Öğrenciler seçilirken her zaman görev alanlar değil, sosyal, psikolojik bakımdan takviyeye ihtiyacı olanlar seçilmiştir.
Hiç bir öğrenci kendine güvenecek kadar çalıştırılmadan sahneye çıkarılmamıştır.
(Eğitimcilik kalitesi yüksek arkadaşlarımın bazı öğrencileri seyrettikten sonra gönülden tebrikleri en güzel bayram hatıralarım arasındadır.)
Köylerde 23 Nisan’da mutlaka küçük tiyatro oyunları oynardık ve her Millî Bayramı ayrı bir mahallede kutlamaya gayret gösterirdim. O gün çocukların azıkları o mahalle tarafından karşılanırdı.
23 Nisan'da okul öncesi çocukları da ellerinde bayraklarla bayrama katardım.
Fatsa Bahçeler, Sinan Mahallesi İlkokulu'nda arkadaşım Cihan Özdemir'le beraber her Milli Bayram gecesi fener alayı düzenler marşlar eşliğinde bütün köyü dolaşırdık.
Özellikle yurt dışı görevim esnasında 23 Nisan’a rast getiremesek de en az 3-4 saatlik bayram kutlaması yapılırdı.
Bir keresinde Belçika’dan Eğitim Müşaviri bir ağabeyimiz misafirliğe geldiği aileyle birlikte bayramımıza katılmış…
Programın sonuna doğru:
-Hocam, bir misafirimiz ayrılacakmış, sizinle mutlaka görüşmek istiyor, dediler.

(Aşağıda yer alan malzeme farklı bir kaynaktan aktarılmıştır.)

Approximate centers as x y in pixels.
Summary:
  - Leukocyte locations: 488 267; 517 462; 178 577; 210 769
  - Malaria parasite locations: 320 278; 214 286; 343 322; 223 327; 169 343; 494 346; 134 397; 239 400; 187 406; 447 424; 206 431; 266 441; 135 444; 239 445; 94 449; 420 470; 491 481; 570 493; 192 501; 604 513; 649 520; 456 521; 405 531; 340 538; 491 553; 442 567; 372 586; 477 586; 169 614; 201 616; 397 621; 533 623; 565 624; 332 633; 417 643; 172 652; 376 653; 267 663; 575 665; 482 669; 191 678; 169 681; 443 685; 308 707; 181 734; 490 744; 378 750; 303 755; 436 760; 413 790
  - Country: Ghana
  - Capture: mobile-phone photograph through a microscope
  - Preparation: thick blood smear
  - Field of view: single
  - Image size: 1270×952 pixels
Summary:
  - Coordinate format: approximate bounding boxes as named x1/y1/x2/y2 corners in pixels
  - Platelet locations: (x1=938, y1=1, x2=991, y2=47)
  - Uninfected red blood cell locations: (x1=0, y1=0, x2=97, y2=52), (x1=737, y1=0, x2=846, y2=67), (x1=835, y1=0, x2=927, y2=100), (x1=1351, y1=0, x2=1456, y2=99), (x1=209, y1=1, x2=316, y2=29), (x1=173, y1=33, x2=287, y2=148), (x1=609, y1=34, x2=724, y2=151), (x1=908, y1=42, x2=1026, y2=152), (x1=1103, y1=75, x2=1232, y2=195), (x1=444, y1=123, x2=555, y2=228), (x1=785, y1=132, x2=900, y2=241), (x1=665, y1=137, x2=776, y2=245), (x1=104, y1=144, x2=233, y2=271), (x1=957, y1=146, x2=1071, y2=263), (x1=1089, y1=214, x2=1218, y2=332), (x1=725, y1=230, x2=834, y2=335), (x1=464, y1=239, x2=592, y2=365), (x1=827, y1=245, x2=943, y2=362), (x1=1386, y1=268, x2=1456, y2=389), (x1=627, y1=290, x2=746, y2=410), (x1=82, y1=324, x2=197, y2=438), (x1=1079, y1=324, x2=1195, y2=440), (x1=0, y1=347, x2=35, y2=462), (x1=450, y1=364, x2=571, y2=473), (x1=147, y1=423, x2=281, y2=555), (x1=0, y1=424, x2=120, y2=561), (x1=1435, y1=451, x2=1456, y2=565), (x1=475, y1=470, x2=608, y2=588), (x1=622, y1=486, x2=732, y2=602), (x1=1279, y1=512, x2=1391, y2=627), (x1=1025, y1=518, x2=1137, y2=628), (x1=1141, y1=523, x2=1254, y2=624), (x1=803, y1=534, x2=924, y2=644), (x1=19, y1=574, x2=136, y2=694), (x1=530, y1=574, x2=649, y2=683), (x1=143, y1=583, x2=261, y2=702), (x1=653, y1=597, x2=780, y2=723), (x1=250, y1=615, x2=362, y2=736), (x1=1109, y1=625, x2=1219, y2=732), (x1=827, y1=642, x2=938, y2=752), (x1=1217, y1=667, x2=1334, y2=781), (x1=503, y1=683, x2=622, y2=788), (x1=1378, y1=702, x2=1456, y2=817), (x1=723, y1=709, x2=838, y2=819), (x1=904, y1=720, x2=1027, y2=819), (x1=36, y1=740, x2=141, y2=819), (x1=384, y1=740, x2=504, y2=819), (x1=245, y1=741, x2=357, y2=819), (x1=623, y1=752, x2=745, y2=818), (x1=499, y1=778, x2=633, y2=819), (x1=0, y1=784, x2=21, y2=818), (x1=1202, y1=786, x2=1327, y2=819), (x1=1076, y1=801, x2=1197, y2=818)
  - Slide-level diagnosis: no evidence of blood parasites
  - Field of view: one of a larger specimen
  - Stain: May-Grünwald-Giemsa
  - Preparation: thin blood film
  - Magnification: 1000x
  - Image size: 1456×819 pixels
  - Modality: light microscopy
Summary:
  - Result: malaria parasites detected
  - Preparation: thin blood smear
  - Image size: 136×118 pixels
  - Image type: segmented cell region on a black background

Yanına vardım, kendini tanıttı ve beni kucakladı gözleri dolu dolu:
-Hocam, Türkiye’de ve yurt dışında tamamen öğretmen ve öğrencilerin katkısıyla hazırlanmış böyle bir program seyretmedim. Teşekkür ve tebrik ediyorum.
Ayrıca, çocuklarımızın Türkçesine hayran kaldım. İyi ki burada olmuşum. Ağzımızın tadıyla gidiyoruz… dedi.
Orada bulunanlar boynuma sarıldılar gözleri nemli nemli…
Fransa’da, Montereau’daki öğrencilerime ve velilerine böyle güzel anılar hediye ettikleri için minnettarım.
Siz ne güzel vatan evlatlarıydınız öyle.
Allah varlığınızı, dirliğinizi daim etsin.